■ **To do**
Please write out every one of the records below word for word, keeping each line unchanged.

* Begin Exercise inputs *

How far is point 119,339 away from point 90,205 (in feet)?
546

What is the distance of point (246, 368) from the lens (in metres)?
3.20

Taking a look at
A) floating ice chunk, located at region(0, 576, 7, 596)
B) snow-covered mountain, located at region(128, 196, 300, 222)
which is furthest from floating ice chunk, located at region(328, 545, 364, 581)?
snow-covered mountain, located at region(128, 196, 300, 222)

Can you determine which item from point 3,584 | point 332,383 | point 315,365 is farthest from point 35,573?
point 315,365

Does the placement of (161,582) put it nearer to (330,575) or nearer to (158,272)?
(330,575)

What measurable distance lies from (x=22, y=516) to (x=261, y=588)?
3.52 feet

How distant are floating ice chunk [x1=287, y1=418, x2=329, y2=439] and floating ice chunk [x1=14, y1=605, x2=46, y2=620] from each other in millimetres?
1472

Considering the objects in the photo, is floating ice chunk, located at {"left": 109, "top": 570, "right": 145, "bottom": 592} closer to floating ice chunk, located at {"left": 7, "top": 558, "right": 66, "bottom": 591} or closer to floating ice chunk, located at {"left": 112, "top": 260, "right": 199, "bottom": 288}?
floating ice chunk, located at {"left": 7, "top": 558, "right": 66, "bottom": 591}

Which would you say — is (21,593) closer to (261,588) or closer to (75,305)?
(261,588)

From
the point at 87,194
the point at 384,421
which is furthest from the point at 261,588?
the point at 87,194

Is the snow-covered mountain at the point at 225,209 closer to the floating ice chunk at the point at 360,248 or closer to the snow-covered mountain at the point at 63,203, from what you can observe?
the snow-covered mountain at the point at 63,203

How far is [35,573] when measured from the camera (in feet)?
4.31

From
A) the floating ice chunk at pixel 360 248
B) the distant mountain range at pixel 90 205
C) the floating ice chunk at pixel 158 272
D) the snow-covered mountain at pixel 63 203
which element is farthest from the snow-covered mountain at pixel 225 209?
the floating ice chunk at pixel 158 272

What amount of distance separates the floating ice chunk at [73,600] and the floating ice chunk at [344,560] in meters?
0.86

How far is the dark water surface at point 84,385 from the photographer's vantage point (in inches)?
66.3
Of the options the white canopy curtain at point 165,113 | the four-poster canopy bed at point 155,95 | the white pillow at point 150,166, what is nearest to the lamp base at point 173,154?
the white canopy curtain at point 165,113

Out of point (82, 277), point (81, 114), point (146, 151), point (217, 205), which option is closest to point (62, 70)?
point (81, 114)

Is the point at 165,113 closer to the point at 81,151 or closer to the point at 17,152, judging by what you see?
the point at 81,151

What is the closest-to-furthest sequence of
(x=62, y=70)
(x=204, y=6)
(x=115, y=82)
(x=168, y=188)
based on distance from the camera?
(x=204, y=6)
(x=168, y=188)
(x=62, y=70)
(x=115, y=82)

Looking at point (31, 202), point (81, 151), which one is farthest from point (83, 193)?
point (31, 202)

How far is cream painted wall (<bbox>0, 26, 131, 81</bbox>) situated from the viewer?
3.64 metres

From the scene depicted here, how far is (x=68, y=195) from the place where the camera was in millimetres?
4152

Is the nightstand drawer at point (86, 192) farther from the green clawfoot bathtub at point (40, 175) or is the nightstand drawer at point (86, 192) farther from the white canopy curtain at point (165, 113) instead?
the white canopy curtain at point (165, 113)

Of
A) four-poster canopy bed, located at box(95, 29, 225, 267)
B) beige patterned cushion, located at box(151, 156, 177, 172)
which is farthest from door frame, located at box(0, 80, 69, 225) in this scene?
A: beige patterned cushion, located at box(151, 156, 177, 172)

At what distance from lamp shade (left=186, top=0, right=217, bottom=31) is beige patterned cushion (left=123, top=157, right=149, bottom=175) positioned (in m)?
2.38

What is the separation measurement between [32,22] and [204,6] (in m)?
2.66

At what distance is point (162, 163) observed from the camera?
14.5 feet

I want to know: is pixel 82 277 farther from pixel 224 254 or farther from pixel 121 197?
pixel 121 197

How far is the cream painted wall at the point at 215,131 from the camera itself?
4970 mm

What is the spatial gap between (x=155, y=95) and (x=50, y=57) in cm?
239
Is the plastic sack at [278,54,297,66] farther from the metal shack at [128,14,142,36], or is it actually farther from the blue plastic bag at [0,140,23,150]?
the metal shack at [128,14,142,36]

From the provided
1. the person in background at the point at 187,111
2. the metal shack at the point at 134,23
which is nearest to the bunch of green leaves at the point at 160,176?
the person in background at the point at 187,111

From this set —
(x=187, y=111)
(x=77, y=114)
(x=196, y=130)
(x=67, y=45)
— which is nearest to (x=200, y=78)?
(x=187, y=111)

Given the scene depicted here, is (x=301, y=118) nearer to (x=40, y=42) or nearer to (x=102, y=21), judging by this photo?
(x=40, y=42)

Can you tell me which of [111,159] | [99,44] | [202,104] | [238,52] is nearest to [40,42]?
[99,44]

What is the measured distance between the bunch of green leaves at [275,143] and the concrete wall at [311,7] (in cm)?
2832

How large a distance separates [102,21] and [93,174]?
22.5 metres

* End Exercise inputs *

■ **Response**
How far is point 119,339 away from point 90,205 (in feet)?
546

What is the distance of point (246, 368) from the lens (in metres)?
3.20

Taking a look at
A) floating ice chunk, located at region(0, 576, 7, 596)
B) snow-covered mountain, located at region(128, 196, 300, 222)
which is furthest from floating ice chunk, located at region(328, 545, 364, 581)?
snow-covered mountain, located at region(128, 196, 300, 222)

Can you determine which item from point 3,584 | point 332,383 | point 315,365 is farthest from point 35,573?
point 315,365

Does the placement of (161,582) put it nearer to (330,575) or nearer to (158,272)?
(330,575)

What measurable distance lies from (x=22, y=516) to (x=261, y=588)?
3.52 feet

How distant are floating ice chunk [x1=287, y1=418, x2=329, y2=439] and floating ice chunk [x1=14, y1=605, x2=46, y2=620] from each other in millimetres?
1472

Considering the objects in the photo, is floating ice chunk, located at {"left": 109, "top": 570, "right": 145, "bottom": 592} closer to floating ice chunk, located at {"left": 7, "top": 558, "right": 66, "bottom": 591} or closer to floating ice chunk, located at {"left": 112, "top": 260, "right": 199, "bottom": 288}?
floating ice chunk, located at {"left": 7, "top": 558, "right": 66, "bottom": 591}

Which would you say — is (21,593) closer to (261,588) or closer to (75,305)?
(261,588)

From
the point at 87,194
the point at 384,421
which is furthest from the point at 261,588?
the point at 87,194

Is the snow-covered mountain at the point at 225,209 closer to the floating ice chunk at the point at 360,248 or closer to the snow-covered mountain at the point at 63,203, from what you can observe?
the snow-covered mountain at the point at 63,203

How far is [35,573] when measured from the camera (in feet)?
4.31

From
A) the floating ice chunk at pixel 360 248
B) the distant mountain range at pixel 90 205
C) the floating ice chunk at pixel 158 272
D) the snow-covered mountain at pixel 63 203
which element is farthest from the snow-covered mountain at pixel 225 209?
the floating ice chunk at pixel 158 272

What amount of distance separates the floating ice chunk at [73,600] and the floating ice chunk at [344,560] in meters?
0.86

How far is the dark water surface at point 84,385 from the photographer's vantage point (in inches)?
66.3
Of the options the white canopy curtain at point 165,113 | the four-poster canopy bed at point 155,95 | the white pillow at point 150,166, what is nearest to the lamp base at point 173,154?
the white canopy curtain at point 165,113

Out of point (82, 277), point (81, 114), point (146, 151), point (217, 205), which option is closest to point (62, 70)?
point (81, 114)

Is the point at 165,113 closer to the point at 81,151 or closer to the point at 17,152, judging by what you see?
the point at 81,151

What is the closest-to-furthest sequence of
(x=62, y=70)
(x=204, y=6)
(x=115, y=82)
(x=168, y=188)
based on distance from the camera?
(x=204, y=6)
(x=168, y=188)
(x=62, y=70)
(x=115, y=82)

Looking at point (31, 202), point (81, 151), which one is farthest from point (83, 193)?
point (31, 202)

How far is cream painted wall (<bbox>0, 26, 131, 81</bbox>) situated from the viewer?
3.64 metres

From the scene depicted here, how far is (x=68, y=195) from the place where the camera was in millimetres?
4152

Is the nightstand drawer at point (86, 192) farther from the green clawfoot bathtub at point (40, 175) or is the nightstand drawer at point (86, 192) farther from the white canopy curtain at point (165, 113) instead?
the white canopy curtain at point (165, 113)

Of
A) four-poster canopy bed, located at box(95, 29, 225, 267)
B) beige patterned cushion, located at box(151, 156, 177, 172)
which is farthest from door frame, located at box(0, 80, 69, 225) in this scene?
A: beige patterned cushion, located at box(151, 156, 177, 172)

At what distance from lamp shade (left=186, top=0, right=217, bottom=31) is beige patterned cushion (left=123, top=157, right=149, bottom=175) positioned (in m)?
2.38

What is the separation measurement between [32,22] and [204,6] (in m)?
2.66

At what distance is point (162, 163) observed from the camera?
14.5 feet

I want to know: is pixel 82 277 farther from pixel 224 254 or farther from pixel 121 197?
pixel 121 197

How far is the cream painted wall at the point at 215,131 from the camera itself?
4970 mm

What is the spatial gap between (x=155, y=95) and (x=50, y=57) in cm?
239
Is the plastic sack at [278,54,297,66] farther from the metal shack at [128,14,142,36], or is it actually farther from the blue plastic bag at [0,140,23,150]?
the metal shack at [128,14,142,36]

From the provided
1. the person in background at the point at 187,111
2. the metal shack at the point at 134,23
which is nearest to the bunch of green leaves at the point at 160,176?
the person in background at the point at 187,111

From this set —
(x=187, y=111)
(x=77, y=114)
(x=196, y=130)
(x=67, y=45)
— which is nearest to (x=200, y=78)?
(x=187, y=111)

Given the scene depicted here, is (x=301, y=118) nearer to (x=40, y=42) or nearer to (x=102, y=21), judging by this photo?
(x=40, y=42)

Can you tell me which of [111,159] | [99,44] | [202,104] | [238,52] is nearest to [40,42]?
[99,44]

What is the measured distance between the bunch of green leaves at [275,143] and the concrete wall at [311,7] (in cm)?
2832

How large a distance separates [102,21] and [93,174]?
22.5 metres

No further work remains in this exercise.